Predicting vehicle flows is of great importance to traffic management and public safety in smart cities, and very
challenging as it is affected by many complex factors, such as spatio-temporal dependencies with external factors (e.g., holidays, events and weather). Recently, deep learning has shown remarkable performance on traditional challenging tasks, such as image classification, due to its powerful feature learning capabilities. Some works have utilized LSTMs to connect the high-level layers of 2D convolutional neural networks (CNNs)
to learn the spatio-temporal features, and have shown better performance as compared to many classical methods in traffic prediction. However, these works only build temporal connections on the high-level features at the top layer while leaving the spatio-temporal correlations in the low-level layers not fully exploited. In this paper, we propose to apply 3D CNNs to learn the spatio-temporal correlation features jointly from lowlevel
to high-level layers for traffic data. We also design an end-to-end structure, named as MST3D, especially for vehicle flow prediction.
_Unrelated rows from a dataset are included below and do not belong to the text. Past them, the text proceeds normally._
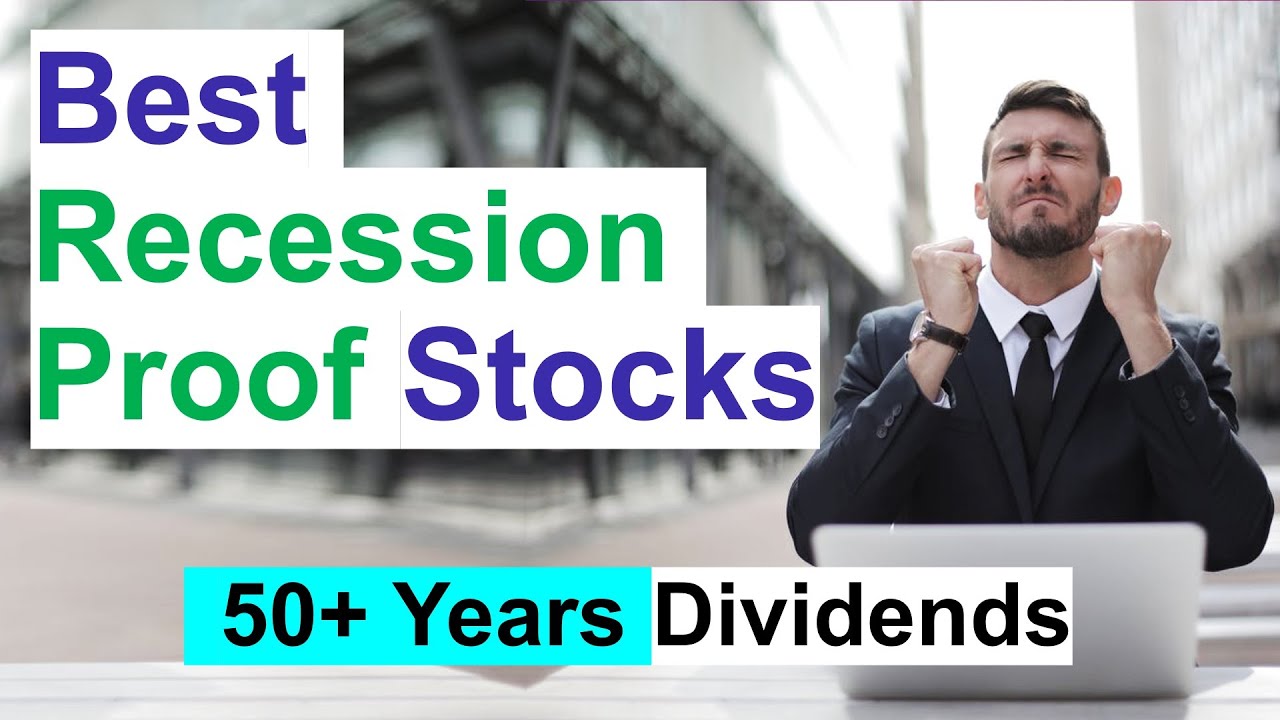 Best
Recession
Proof Stocks

50+ Years Dividends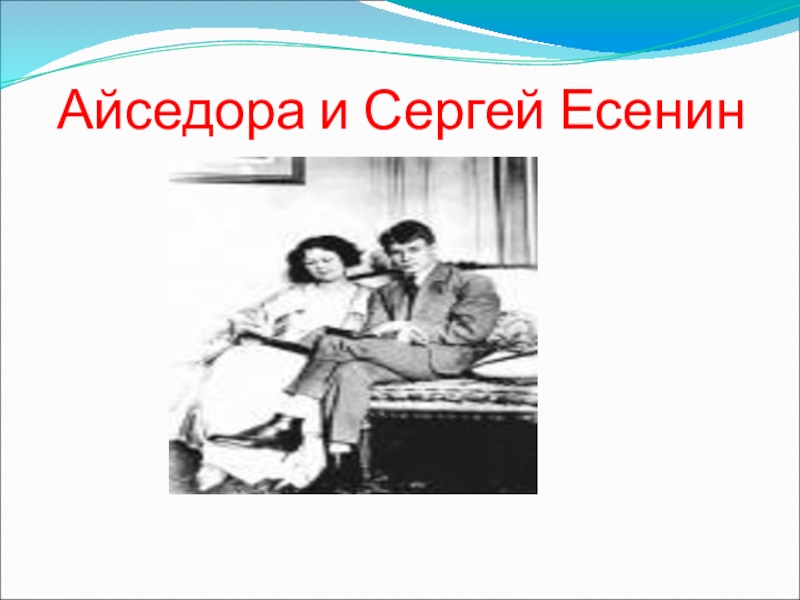 Айседора и Сергей Есенин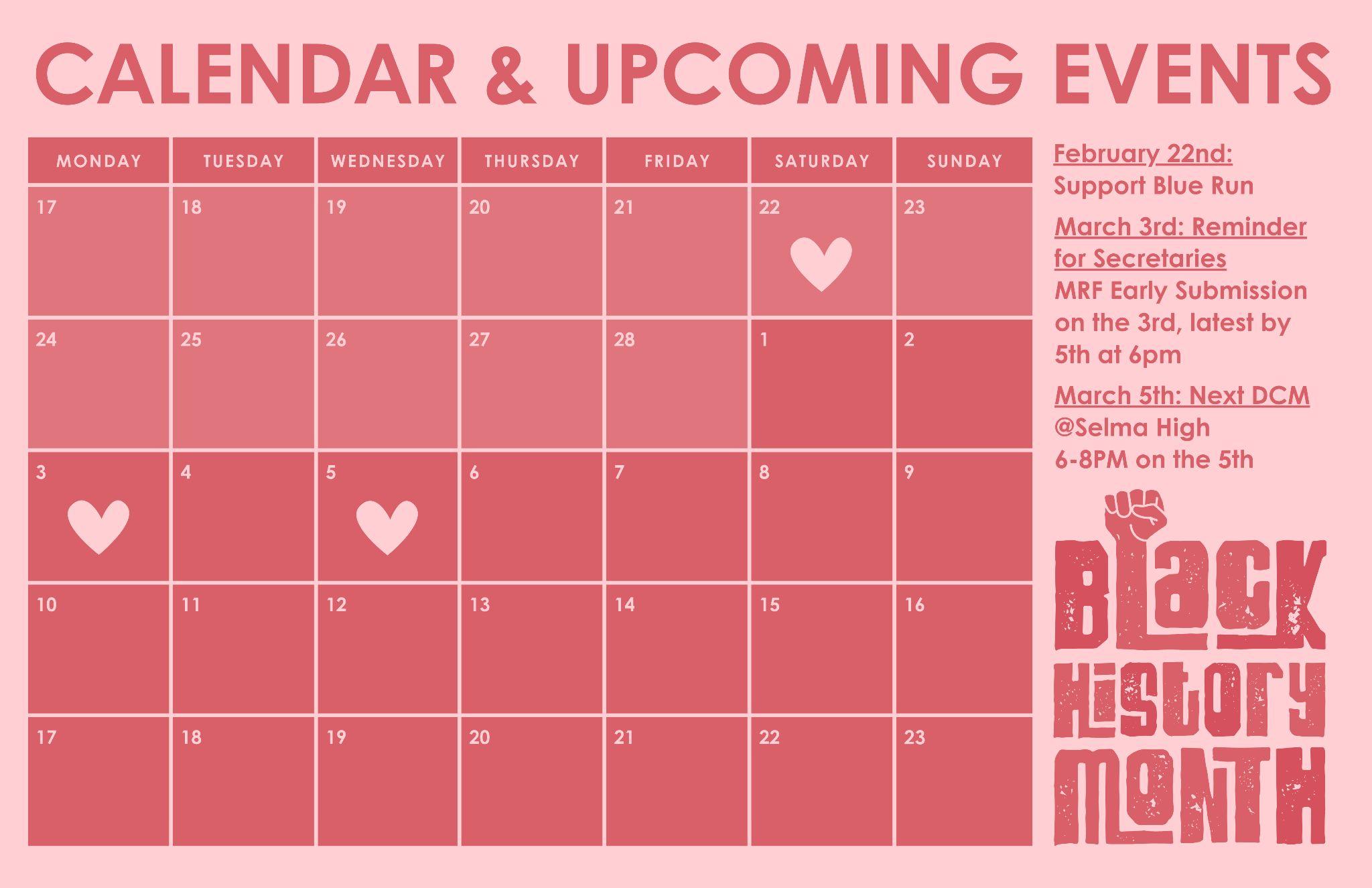 CALENDAR & UPCOMING EVENTS

| MONDAY | TUESDAY | WEDNESDAY | THURSDAY | FRIDAY | SATURDAY | SUNDAY |
|---|---|---|---|---|---|---|
| 17 | 18 | 19 | 20 | 21 | 22 | 23 |
| 24 | 25 | 26 | 27 | 28 | 1 | 2 |
| 3 | 4 | 5 | 6 | 7 | 8 | 9 |
| 10 | 11 | 12 | 13 | 14 | 15 | 16 |
| 17 | 18 | 19 | 20 | 21 | 22 | 23 |

February 22nd:
Support Blue Run

March 3rd: Reminder for Secretaries
MRF Early Submission on the 3rd, latest by 5th at 6pm

March 5th: Next DCM
@Selma High
6-8PM on the 5th

BLACK HISTORY MONTH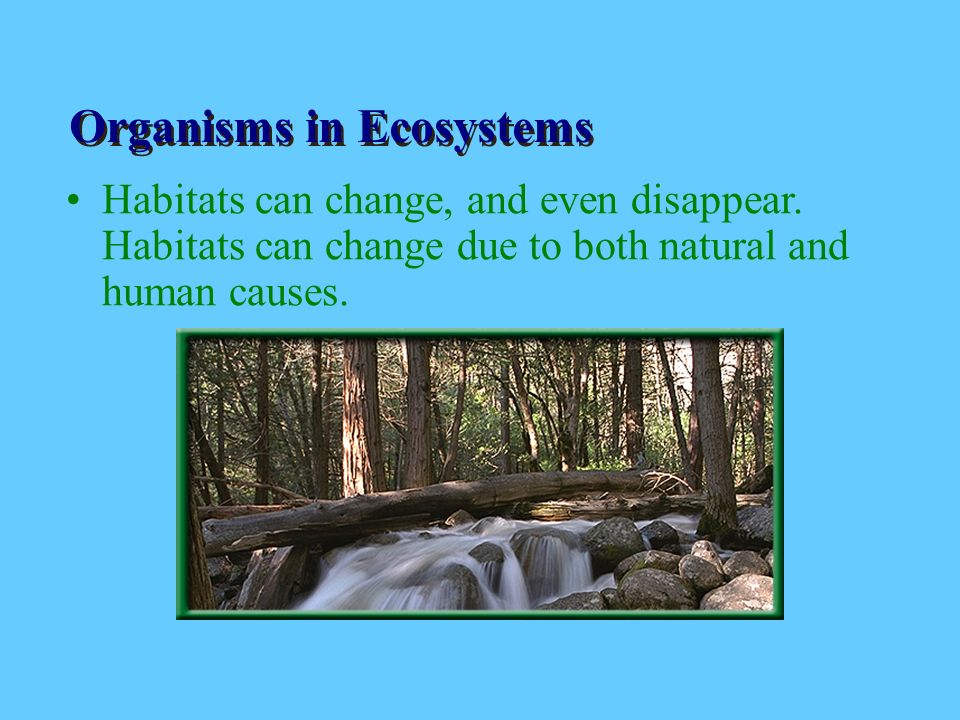 Organisms in Ecosystems

• Habitats can change, and even disappear. Habitats can change due to both natural and human causes.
MST3D can learn spatial and multiple temporal dependencies jointly by multiple 3D CNNs, combine the learned features with external factors and assign different weights to different branches dynamically. To the best of our knowledge, it is the first framework that utilizes 3D CNNs for traffic prediction.
Experiments on two vehicle flow datasets Beijing and New York City have demonstrated that the proposed framework, MST3D, outperforms the state-of-the-art methods.